» GIVEN INSTRUCTION A
Copy out the records word for word, everything from the line containing "How far from the viewpoint" down to the end of the records.

I have long suspected that the aggressive soil response is composed of several TC's. Something like 50% of the response has a TC of 10us. 20% has 30us. 30% has 5us. This would explain that compensating for a single TC is not perfect. Just guessing, as I have no such soil to make tests.
Your bag of coins represents TC's of a very wide range. Single coils, presented flat to the coil have a specific TC.

The soil under a coil has a very large surface area. The surface area accounts for the amplitude of the response. When Eric Foster made lab tests with soil, he used a very small coil, so that the soil sample was as big as the coil flux area.

Charted some data to see why the sock of coins nulled(hole). First try with sock, don't know if it would null. Clay slope closer to -1, usually steeper. Doubled Tx on time(160usec), slope steeper but tailed off similar to Tx 80usec. With clay tailing off and sock of coins flattening out I think I see why a hole if GEB time greater than 100usec. Recorded data at three scope settings to improve resolution. Don't know why a flatter slope or why the slope tails off instead of staying straight.

It's not making sense. I thought if the traces lined up when I changed the scope scales it would be alright to do so. I changed the times, 8usec delay, 5.6usec target sample, 15.2usec delay, 60usec GEB sample. Nulls clay and sock of coins if adjusted. With total time less than 100usec I didn't think the coins would null. In the past I've tried to keep the scope from over scaling when recording decay slopes. Not sure what the problem is yet.

Added a 2 stage amplifier(x9 each stage) after the preamplifier. Recorded each stage_x275,x2475,x22275 with and without the target. Subtracted the no target recording from the target recording for each gain stage and charted. Reply #32 I changed the scope gain to get the added resolution. When the scope input over scales it messes with the signal. I thought charting the difference of target no target would be alright. It's NOT

I've been wondering how Tx shape and on time effect ground decay and the decay of a target with a longer TC. Thinking of trying Tx on time of 40usec, 80usec and 250usec. Keep peak current 1 amp. Constant current(turn on and charge to 1 amp as fast as circuit can and hold 1 amp). Constant rate(start at zero and hold rate constant during on time) 40usec(25000amps/sec), 80usec(12500 amps/sec, 250usec(4000 amps/sec). Thinking of charting clay and a US quarter or 5 US quarters stacked. Mark coil for target location, use for all runs. Tried 5 stacked quarters at 80usec, slope a lot closer to clay than one quarter. Maybe someone can tell me what to expect, or has a better suggestion for the long TC target. Looks like GEB can have a big effect on sensing some targets, wondering if there is a Tx on time that effects the targets less. I think the data makes sense using 3 stages of amplification to increase the resolution, getting the chart time out past 200usec(probably more than the target and GEB sample and delay times combined).

Charted some of the data. Took 40usec for the coil to reach 1 amp with constant current control so I haven't run the 40usec charts. The constant current is a little higher amplitude than constant rate. I think if peak current was increased for equal average current they would be close. 240usec is a little higher than 80usec. Not sure it's worth the lot higher average current. Needed a heat sink for the mosfet at 240usec. Probably wouldn't need one if the current wasn't under servo control. The clay slope reduced for the 240usec constant current run. Looks like the amplitude gain wouldn't help if using GEB.

Your tests here are great for further improvements of metal-detectors
and yesterday I have also tested the behaviour of metal-objects
under real high mineralized clay conditions.

» PROVIDED MATERIAL
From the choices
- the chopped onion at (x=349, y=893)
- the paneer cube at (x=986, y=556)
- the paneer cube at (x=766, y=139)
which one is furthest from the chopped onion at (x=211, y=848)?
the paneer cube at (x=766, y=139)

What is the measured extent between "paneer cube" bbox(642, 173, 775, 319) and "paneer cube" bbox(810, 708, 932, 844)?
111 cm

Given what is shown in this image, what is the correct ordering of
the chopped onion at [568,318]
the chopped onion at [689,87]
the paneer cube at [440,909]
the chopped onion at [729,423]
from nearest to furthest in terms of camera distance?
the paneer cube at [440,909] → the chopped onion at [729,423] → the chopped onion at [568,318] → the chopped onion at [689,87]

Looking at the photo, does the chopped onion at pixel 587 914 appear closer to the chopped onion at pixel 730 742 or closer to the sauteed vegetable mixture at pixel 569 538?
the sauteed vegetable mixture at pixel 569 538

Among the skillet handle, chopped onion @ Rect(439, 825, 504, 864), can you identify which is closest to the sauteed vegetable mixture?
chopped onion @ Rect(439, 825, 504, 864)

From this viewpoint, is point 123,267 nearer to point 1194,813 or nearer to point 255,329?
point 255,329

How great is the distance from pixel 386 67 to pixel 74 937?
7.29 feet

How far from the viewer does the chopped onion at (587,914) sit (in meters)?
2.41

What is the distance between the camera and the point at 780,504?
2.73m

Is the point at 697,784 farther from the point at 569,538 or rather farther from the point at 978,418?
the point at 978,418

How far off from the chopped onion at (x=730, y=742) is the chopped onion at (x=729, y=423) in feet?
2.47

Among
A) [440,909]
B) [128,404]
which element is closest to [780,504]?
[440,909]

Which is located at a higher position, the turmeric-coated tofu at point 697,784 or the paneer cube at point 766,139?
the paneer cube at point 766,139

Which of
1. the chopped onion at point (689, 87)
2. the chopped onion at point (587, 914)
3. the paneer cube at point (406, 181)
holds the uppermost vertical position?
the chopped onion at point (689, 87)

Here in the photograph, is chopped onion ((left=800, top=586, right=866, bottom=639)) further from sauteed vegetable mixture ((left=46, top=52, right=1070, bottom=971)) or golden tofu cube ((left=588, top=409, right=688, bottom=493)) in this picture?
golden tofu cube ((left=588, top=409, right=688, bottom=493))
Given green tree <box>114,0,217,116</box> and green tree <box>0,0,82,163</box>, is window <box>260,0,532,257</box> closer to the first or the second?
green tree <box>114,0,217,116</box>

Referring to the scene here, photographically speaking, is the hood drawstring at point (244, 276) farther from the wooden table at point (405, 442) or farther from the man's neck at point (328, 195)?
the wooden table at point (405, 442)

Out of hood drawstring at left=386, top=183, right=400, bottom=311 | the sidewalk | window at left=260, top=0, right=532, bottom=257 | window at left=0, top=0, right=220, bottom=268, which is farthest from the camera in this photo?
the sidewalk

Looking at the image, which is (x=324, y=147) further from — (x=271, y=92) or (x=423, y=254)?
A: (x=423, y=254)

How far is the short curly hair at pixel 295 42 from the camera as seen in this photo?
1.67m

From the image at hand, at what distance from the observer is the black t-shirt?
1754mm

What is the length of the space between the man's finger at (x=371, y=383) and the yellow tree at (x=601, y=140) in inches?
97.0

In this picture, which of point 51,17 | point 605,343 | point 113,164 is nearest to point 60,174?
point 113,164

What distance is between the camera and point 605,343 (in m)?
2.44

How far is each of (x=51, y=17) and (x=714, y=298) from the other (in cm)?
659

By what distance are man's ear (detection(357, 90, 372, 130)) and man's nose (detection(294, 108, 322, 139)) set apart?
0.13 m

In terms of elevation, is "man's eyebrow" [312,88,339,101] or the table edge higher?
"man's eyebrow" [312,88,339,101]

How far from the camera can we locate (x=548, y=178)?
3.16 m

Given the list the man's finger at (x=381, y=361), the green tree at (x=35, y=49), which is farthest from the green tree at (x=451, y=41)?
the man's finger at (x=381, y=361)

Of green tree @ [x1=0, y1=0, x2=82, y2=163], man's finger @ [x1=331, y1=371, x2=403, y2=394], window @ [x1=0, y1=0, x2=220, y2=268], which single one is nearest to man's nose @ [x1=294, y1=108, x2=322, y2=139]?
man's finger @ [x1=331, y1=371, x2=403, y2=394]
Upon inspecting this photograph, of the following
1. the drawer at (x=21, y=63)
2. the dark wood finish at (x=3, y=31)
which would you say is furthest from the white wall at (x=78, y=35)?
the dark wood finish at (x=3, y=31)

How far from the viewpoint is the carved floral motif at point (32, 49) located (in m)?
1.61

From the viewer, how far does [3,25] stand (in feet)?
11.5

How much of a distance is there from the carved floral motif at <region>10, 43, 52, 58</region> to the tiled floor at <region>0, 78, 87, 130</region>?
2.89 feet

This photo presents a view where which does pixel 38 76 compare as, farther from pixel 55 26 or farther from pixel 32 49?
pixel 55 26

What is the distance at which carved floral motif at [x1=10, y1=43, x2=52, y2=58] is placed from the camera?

» GIVEN INSTRUCTION B
In the metal detector forum thread, quote everything from "I have long" down to "a specific TC." without changing a word.

» RIGHT ANSWER A
How far from the viewpoint is the carved floral motif at point (32, 49) located (in m)?
1.61

From the viewer, how far does [3,25] stand (in feet)?
11.5

How much of a distance is there from the carved floral motif at <region>10, 43, 52, 58</region> to the tiled floor at <region>0, 78, 87, 130</region>?
2.89 feet

This photo presents a view where which does pixel 38 76 compare as, farther from pixel 55 26 or farther from pixel 32 49?
pixel 55 26

What is the distance at which carved floral motif at [x1=10, y1=43, x2=52, y2=58] is placed from the camera?

» RIGHT ANSWER B
I have long suspected that the aggressive soil response is composed of several TC's. Something like 50% of the response has a TC of 10us. 20% has 30us. 30% has 5us. This would explain that compensating for a single TC is not perfect. Just guessing, as I have no such soil to make tests.
Your bag of coins represents TC's of a very wide range. Single coils, presented flat to the coil have a specific TC.